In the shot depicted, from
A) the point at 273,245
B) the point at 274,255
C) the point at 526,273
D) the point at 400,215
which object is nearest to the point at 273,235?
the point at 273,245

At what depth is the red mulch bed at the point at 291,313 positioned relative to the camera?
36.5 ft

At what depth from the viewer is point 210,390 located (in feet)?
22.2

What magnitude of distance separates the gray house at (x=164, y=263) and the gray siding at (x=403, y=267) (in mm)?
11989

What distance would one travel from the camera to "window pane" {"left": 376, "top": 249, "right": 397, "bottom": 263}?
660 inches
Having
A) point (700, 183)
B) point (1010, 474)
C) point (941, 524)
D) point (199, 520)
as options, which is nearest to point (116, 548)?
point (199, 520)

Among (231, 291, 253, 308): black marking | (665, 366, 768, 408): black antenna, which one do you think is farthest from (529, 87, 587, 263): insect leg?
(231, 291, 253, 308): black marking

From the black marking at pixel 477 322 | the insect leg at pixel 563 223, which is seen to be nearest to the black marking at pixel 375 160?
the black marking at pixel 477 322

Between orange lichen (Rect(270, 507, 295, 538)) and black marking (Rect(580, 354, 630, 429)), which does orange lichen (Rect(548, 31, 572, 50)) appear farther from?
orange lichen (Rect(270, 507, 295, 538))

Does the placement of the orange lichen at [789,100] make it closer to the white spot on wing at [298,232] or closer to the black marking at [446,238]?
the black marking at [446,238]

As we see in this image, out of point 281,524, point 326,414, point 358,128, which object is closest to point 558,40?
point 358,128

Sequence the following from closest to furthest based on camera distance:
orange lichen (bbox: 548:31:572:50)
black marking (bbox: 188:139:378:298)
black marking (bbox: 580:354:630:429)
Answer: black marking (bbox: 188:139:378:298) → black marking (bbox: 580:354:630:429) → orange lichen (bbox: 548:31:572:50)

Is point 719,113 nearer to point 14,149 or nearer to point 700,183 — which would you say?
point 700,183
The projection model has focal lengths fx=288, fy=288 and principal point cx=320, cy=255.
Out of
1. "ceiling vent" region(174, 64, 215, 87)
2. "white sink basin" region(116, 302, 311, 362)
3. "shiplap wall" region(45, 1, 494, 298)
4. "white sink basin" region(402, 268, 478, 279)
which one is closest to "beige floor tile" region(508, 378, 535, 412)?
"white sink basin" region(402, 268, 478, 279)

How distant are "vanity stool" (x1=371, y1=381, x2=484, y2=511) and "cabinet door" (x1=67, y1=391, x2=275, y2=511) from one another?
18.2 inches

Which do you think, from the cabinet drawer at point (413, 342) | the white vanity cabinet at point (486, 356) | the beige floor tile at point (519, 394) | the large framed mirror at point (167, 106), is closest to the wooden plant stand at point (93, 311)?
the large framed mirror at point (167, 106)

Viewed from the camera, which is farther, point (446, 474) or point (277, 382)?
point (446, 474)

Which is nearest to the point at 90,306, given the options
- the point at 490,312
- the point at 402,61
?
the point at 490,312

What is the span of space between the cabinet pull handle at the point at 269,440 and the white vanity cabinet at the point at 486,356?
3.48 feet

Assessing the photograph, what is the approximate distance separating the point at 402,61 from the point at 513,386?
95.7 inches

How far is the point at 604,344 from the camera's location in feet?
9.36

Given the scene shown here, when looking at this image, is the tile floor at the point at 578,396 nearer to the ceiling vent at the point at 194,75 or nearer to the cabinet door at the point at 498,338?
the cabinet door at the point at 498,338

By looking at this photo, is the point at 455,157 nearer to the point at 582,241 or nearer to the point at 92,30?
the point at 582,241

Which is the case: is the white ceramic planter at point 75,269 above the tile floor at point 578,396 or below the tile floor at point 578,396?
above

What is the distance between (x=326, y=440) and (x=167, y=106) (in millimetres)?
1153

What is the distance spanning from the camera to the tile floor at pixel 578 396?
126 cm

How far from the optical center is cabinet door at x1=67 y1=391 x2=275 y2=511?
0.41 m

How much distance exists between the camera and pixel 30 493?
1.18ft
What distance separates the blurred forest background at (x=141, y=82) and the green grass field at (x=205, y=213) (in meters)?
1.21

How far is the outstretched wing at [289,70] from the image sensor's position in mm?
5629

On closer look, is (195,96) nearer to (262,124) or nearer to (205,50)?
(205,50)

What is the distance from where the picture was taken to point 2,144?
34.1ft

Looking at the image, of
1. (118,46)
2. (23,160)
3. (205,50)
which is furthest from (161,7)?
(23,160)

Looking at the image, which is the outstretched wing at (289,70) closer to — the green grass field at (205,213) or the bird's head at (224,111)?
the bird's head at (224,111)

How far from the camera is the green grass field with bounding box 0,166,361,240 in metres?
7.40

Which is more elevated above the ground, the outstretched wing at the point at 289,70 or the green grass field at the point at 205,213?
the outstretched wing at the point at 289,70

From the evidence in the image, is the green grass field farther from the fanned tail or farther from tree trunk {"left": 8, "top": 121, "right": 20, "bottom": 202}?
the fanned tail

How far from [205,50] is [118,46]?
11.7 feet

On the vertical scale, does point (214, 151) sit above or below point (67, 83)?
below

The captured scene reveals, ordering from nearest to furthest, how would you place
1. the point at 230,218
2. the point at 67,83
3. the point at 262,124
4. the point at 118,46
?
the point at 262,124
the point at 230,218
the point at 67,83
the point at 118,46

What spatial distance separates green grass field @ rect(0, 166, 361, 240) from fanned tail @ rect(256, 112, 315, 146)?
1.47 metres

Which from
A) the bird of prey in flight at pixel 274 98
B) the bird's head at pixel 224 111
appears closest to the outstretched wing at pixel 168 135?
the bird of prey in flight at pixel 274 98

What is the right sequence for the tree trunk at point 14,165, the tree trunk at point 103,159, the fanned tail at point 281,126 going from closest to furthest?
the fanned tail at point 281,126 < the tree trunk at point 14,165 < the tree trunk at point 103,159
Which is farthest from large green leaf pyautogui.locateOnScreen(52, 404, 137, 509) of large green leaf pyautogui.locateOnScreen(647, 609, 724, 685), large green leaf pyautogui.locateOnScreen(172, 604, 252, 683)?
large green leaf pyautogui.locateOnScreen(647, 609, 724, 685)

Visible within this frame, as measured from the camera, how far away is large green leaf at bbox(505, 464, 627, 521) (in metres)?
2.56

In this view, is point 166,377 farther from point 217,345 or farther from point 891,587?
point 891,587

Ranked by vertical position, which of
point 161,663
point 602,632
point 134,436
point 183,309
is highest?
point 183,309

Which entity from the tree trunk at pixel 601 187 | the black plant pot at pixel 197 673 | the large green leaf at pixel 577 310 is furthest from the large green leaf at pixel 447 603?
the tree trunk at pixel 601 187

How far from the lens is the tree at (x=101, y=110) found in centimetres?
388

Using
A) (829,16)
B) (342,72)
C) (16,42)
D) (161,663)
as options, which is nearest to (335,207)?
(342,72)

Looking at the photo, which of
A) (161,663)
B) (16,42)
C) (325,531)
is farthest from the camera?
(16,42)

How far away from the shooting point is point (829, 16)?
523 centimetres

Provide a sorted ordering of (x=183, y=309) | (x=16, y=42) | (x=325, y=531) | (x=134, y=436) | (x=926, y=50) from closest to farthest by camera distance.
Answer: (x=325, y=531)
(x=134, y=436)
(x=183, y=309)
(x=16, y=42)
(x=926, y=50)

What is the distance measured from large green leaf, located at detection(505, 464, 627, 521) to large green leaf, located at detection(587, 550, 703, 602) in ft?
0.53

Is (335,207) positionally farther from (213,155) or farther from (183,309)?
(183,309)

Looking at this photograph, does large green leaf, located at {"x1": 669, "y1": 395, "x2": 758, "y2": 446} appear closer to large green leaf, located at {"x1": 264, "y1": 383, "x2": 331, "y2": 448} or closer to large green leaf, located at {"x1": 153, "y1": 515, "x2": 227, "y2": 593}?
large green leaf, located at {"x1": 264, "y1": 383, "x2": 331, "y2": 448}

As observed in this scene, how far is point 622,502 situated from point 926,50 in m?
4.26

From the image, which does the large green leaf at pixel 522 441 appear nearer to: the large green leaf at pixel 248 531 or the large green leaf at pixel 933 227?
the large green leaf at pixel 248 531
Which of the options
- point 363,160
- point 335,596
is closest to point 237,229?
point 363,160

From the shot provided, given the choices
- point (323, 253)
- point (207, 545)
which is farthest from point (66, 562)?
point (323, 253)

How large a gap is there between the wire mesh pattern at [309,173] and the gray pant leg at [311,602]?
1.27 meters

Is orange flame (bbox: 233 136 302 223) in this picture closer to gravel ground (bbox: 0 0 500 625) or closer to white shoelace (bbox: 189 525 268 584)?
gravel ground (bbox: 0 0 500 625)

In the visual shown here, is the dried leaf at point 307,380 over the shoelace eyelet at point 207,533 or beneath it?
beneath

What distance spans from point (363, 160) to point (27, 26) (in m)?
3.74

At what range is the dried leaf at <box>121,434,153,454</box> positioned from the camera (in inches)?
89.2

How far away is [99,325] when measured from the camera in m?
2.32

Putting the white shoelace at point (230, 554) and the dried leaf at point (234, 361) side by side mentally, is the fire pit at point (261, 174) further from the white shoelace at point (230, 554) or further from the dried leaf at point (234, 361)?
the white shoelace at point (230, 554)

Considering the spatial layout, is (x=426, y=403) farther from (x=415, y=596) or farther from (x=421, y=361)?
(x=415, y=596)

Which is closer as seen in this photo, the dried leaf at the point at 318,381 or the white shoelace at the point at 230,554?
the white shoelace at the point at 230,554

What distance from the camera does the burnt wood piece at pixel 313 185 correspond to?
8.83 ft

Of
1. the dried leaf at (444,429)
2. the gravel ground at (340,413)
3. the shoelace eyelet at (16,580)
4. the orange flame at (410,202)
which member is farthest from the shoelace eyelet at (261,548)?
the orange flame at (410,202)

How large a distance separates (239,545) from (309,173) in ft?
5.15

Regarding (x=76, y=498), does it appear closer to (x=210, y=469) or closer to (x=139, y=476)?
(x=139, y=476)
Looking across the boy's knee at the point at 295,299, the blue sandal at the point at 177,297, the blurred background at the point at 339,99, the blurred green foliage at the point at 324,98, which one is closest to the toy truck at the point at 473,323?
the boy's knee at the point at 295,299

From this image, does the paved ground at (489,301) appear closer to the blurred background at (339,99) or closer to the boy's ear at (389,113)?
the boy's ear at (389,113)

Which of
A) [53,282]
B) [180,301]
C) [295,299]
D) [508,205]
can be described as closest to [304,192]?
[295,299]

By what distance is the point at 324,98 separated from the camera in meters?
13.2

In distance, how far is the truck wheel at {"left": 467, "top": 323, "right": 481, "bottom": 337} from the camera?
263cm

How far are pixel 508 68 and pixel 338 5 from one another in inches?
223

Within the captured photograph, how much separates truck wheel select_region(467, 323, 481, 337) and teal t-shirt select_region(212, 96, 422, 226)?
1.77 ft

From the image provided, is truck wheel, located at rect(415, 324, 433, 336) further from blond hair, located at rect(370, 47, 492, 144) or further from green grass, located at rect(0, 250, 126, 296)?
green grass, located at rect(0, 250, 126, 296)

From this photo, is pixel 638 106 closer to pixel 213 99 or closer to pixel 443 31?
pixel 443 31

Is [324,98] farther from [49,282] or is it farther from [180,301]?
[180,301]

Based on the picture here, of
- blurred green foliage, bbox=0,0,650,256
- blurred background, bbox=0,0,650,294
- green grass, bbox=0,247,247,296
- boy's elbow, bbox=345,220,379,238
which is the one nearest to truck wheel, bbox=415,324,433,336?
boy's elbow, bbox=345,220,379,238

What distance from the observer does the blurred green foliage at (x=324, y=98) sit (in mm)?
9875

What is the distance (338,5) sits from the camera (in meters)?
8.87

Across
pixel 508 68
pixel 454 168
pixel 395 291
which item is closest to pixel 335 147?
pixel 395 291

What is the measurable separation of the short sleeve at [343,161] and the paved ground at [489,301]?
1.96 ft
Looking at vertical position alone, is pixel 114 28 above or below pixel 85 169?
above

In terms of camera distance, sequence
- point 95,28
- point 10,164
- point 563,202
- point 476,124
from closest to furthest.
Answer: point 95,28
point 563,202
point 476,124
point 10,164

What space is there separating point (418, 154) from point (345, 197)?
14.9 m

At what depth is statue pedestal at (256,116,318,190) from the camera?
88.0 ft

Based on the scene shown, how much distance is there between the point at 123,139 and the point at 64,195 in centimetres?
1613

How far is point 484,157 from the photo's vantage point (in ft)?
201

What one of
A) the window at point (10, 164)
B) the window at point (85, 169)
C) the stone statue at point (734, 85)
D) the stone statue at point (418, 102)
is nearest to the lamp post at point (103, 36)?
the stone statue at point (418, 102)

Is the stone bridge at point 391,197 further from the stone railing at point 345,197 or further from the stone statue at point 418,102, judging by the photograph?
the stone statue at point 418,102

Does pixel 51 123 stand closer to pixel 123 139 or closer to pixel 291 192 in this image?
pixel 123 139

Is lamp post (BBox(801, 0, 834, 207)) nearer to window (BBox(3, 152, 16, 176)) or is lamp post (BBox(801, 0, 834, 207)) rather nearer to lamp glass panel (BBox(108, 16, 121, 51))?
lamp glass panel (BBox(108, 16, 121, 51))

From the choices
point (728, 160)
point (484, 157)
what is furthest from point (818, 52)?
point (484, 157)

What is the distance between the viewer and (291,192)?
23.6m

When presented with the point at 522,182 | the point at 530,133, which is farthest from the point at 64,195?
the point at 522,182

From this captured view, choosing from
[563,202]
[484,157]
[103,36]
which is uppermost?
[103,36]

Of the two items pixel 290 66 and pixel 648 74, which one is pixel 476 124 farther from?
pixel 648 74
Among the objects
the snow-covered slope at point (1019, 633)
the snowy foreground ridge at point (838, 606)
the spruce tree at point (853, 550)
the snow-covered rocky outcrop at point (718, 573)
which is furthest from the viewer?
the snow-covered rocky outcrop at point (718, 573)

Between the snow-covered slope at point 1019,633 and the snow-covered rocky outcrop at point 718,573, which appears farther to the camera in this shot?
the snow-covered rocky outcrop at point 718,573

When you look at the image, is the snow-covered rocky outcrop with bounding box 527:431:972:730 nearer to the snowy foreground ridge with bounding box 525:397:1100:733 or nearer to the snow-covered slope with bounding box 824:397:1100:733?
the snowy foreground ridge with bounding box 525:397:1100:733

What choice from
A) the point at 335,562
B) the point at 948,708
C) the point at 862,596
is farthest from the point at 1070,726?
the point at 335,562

• Problem to work on:
Copy the material from the line containing "As we see in" up to and including the line containing "Answer: black marking", swapping "Sequence" for "Order" and keeping everything else the same.

• Problem solution:
As we see in this image, out of point 281,524, point 326,414, point 358,128, which object is closest to point 558,40?
point 358,128

Order the following from closest to furthest based on camera distance:
orange lichen (bbox: 548:31:572:50)
black marking (bbox: 188:139:378:298)
black marking (bbox: 580:354:630:429)
Answer: black marking (bbox: 188:139:378:298) → black marking (bbox: 580:354:630:429) → orange lichen (bbox: 548:31:572:50)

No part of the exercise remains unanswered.